- _Supplied passage_:
*** Block opens ***

OPTICS: = 1.486-1.550; o = 1.658-1.740

Uniaxial (-)

OCCURRENCE: Occurs in all types of rocks as the most abundant carbonate mineral on Earth. Found in veins, ore deposits, and as a constituent of rock limestone and marble. Crystals often large (many inches) and transparent. Limestone onyx is the material of most limestone caves, usually banded in shades of tan and brown. (Note: this is not the quartz-variety onyx). Iceland spar is colorless calcite, transparent, sometimes in large masses. The name alabaster refers to gypsum and is incorrect when applied to calcite. Gem material is commonly seen from the following localities: Missouri (colorless), Baja California (brown), Canada, New York, Montana, England, Mexico, Iceland (colorless), and the USSR (pale yellow).

CALCITE: Paramca, Spain (cobaltian, 3.40), Mexico (12.55)
CALCITE: Paramca, Spain (cobaltian, 3.40), Mexico (12.55). Photo © Joel E. Arem, PhD, FGA. Used with permission.

Smithsonian Institution (Washington, D.C): 75.8 and 45.8 (golden-brown, Baja)

Devonian Group (Calgary, Alberta, Canada): 7.5 (Cobaltocalcite, Spain)

Private Collection: 4,440 (colorless); 1156 carats (colorless, twinned); 474 (yellowish, USSR)

National Museums of Canada (Ottawa, Ontario): 606 (light yellow cushion cut, with sulfide inclusions; Bancroft, Ontario, Canada); 168.2 (colorless, Portuguese cut)

*** Block closes ***

- _Things to do_:
A) According to the calcite text, which name refers to gypsum and is incorrect when applied to calcite?
B) Write out the stretch of the calcite text from "Uniaxial (-)" through "USSR (pale yellow).".
C) Continue the calcite text from where it stops.

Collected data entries
*** Block opens ***

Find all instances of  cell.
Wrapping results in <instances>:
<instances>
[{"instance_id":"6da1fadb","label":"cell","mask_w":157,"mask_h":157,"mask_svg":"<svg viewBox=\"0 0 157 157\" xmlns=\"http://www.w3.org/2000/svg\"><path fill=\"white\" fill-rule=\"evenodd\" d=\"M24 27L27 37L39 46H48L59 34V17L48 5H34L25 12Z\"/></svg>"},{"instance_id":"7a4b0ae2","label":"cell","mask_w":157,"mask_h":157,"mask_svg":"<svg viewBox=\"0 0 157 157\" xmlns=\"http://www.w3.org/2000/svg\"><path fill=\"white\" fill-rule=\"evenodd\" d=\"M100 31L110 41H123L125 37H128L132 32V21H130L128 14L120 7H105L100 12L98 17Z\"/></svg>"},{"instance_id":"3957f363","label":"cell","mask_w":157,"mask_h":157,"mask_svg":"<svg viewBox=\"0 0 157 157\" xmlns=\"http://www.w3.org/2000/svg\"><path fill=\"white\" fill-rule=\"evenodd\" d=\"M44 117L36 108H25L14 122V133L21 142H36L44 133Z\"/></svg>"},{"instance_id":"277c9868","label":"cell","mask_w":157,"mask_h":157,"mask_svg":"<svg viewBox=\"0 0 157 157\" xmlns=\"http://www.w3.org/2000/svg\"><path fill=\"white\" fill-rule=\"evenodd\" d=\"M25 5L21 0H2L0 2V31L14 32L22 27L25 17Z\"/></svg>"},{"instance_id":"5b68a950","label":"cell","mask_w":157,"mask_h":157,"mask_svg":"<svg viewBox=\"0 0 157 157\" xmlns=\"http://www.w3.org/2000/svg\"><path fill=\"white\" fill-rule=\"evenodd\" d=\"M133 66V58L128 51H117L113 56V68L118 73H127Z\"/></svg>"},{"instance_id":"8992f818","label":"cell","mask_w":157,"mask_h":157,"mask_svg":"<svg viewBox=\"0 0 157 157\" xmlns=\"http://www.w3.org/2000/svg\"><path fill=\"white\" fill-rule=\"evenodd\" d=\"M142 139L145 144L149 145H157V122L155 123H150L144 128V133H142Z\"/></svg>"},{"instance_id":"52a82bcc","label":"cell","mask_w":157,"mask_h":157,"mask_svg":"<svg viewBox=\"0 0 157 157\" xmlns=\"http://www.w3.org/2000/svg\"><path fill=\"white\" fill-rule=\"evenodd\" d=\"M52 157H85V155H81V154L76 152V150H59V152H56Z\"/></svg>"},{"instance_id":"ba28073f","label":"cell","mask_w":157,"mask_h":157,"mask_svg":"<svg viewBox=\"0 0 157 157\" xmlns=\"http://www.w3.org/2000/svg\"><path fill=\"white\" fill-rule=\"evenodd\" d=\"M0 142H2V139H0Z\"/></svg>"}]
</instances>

*** Block closes ***

- _Responses to the tasks_:
A) Alabaster.

B)
Uniaxial (-)

OCCURRENCE: Occurs in all types of rocks as the most abundant carbonate mineral on Earth. Found in veins, ore deposits, and as a constituent of rock limestone and marble. Crystals often large (many inches) and transparent. Limestone onyx is the material of most limestone caves, usually banded in shades of tan and brown. (Note: this is not the quartz-variety onyx). Iceland spar is colorless calcite, transparent, sometimes in large masses. The name alabaster refers to gypsum and is incorrect when applied to calcite. Gem material is commonly seen from the following localities: Missouri (colorless), Baja California (brown), Canada, New York, Montana, England, Mexico, Iceland (colorless), and the USSR (pale yellow).

C)
Harvard University: 1260 (Bancroft, Ontario, Canada)

Royal Ontario Museum (Toronto, Ontario, Canada): 183 (colorless, Balmat, New York)

Gemological Institute of America: 48 (yellow, USSR)

COMMENTS: Calcite is common and abundant throughout the world. The material has little intrinsic value since it is not scarce. However, calcite is one of the most difficult of all minerals to be cut because of perfect cleavage in 3 directions. The cost of faceted stone is therefore mostly in the labor of cutting. Normally, a faceted stone breaks during cutting, and the finished gem is much smaller than the originally intended size. Therefore, a cut calcite over 50 carats is extremely rare. Faceted stones cut from material from many localities might turn up, but the lack of scarcity value is not encouraging to potential calcite cutters.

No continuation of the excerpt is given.